En ce mois de mai 2025, Paris devient, une fois encore, le théâtre discret des manœuvres diplomatiques et familiales des grandes dynasties politiques d’Afrique centrale. Selon Africa Intelligence, le président de la République gabonaise, Brice Clotaire Oligui Nguema, s’est entretenu à l’hôtel Bristol le 22 mai avec son homologue congolais Denis Sassou-Nguesso. Cette rencontre, dont l’organisation aurait été facilitée par Omar-Denis Junior Bongo, s’inscrit dans une séquence de déplacements privés et officiels hautement symboliques.
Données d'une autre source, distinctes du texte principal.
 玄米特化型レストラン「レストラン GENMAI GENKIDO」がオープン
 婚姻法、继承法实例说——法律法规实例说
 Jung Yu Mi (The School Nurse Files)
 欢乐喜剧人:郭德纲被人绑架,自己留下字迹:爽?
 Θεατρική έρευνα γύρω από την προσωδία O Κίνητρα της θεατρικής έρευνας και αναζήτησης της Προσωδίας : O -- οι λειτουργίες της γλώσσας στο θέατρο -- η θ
« Le chef de l’État congolais séjourne en France dans le cadre d’une visite officielle », précise Africa Intelligence, tandis que son homologue gabonais profite d’un « séjour privé » pour faire converger diverses dynamiques politiques et familiales. Tous deux logés au Bristol, les deux dirigeants auraient discuté à huis clos, dans un climat de cordialité stratégique. Le facilitateur de cette entrevue, Omar-Denis Junior Bongo, petit-fils de Denis Sassou-Nguesso par sa mère, Édith Lucie Bongo, illustre à lui seul les entrelacements familiaux entre Brazzaville et Libreville.
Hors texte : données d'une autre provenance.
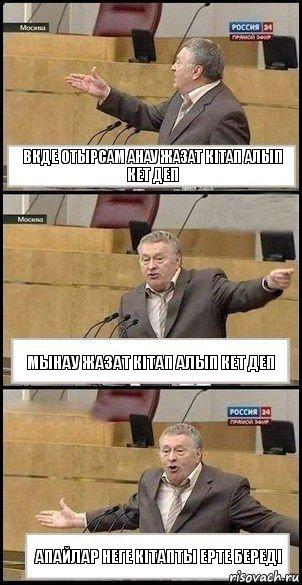 kogda-spali-porno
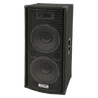 Ahuja PA Speaker Systems 400 Watt Model SRX-440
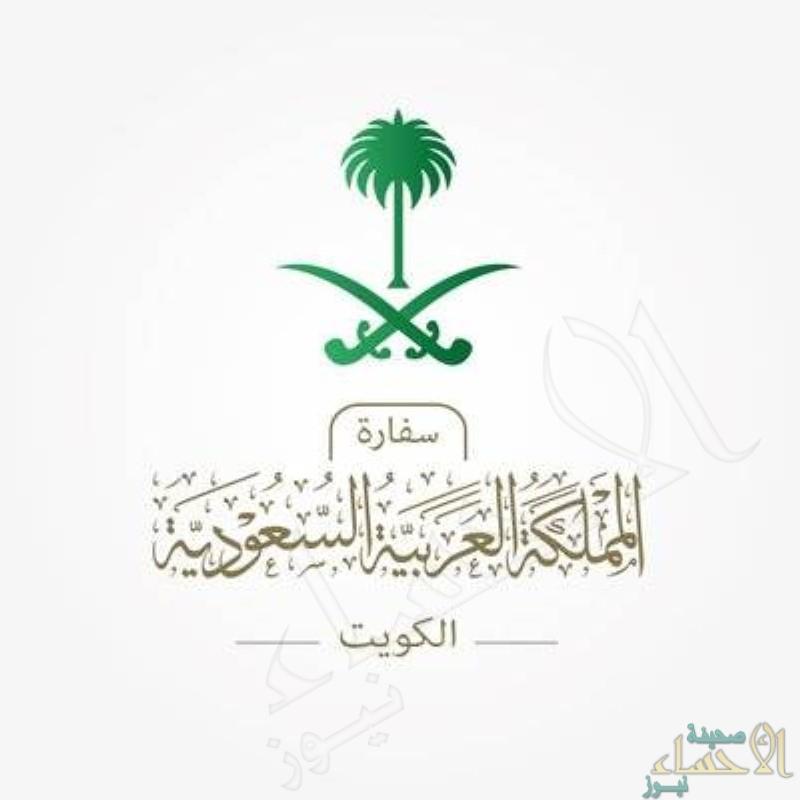 وفق هذه الآلية .. السفارة في الكويت: السماح لذوي المواطنين من غير السعوديين بالعودة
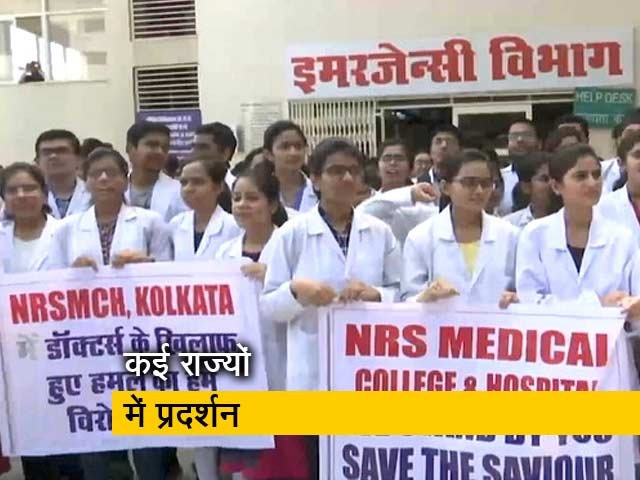 Video : बंगाल में डॉक्टर पर हमले के विरोध में दिल्ली, मुंबई, हैदराबाद और सिलीगुड़ी में प्रदर्शन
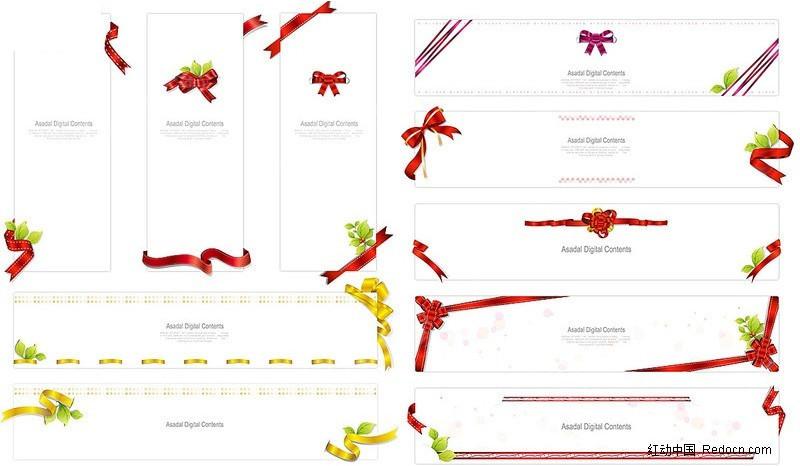 金色蝴蝶结-飘带矢量图下载; 飘带蝴蝶结发夹做法在线视频; 【多图】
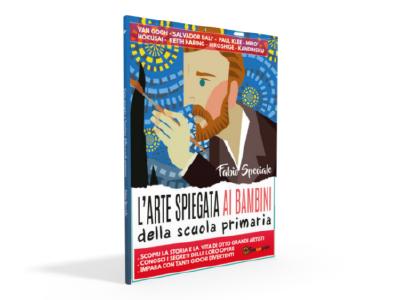 OFFERTA A TEMPO: EBOOK L'arte Spiegata ai bambini della scuola primaria  + DUE AUDIOLIBRI OMAGGIO!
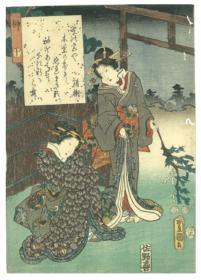 日本浮世绘 三代豊国画   源氏物语 榊  嘉永六年1853年 佐野喜板 小虫损 1枚 日本真品货源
En parallèle, l’arrivée à Paris de Noureddin Bongo Valentin, fils d’Ali Bongo, marque une autre étape dans les recompositions en cours. Ayant recouvré la liberté après vingt mois de détention à Libreville, il a retrouvé sa tante Pascaline Bongo dans la capitale française. Ensemble, ils ont abordé des « questions d’ordre patrimonial », au moment où Oligui Nguema mène une traque rigoureuse des « actifs financiers de l’ancienne famille présidentielle », rapporte Africa Intelligence.
Toujours selon la même source, Pascaline Bongo a également rencontré Omar-Denis Junior Bongo, son demi-frère. Cette réunion familiale s’est doublée d’un autre entretien inédit : celui d’Omar-Denis avec Noureddin Bongo. Il s’agirait de « leur première rencontre depuis le coup d’État du 30 août 2023 », soulignant une volonté manifeste de renouer les liens familiaux tout en jaugeant les équilibres politiques à venir. La rumeur d’une ambition présidentielle prêtée à Omar-Denis, soutenue à l’époque par son grand-père Sassou-Nguesso, trouve ici un écho significatif.
La libération de Noureddin Bongo et de sa mère Sylvia Valentin Bongo aurait été négociée en amont, notamment via l’intercession du président angolais João Lourenço. « Brice Clotaire Oligui Nguema avait fait part à plusieurs chefs d’État africains de son intention de libérer Sylvia et Noureddin à l’issue de l’élection présidentielle », révèle Africa Intelligence. Ce message aurait été transmis au président ivoirien Alassane Ouattara dès avril 2024.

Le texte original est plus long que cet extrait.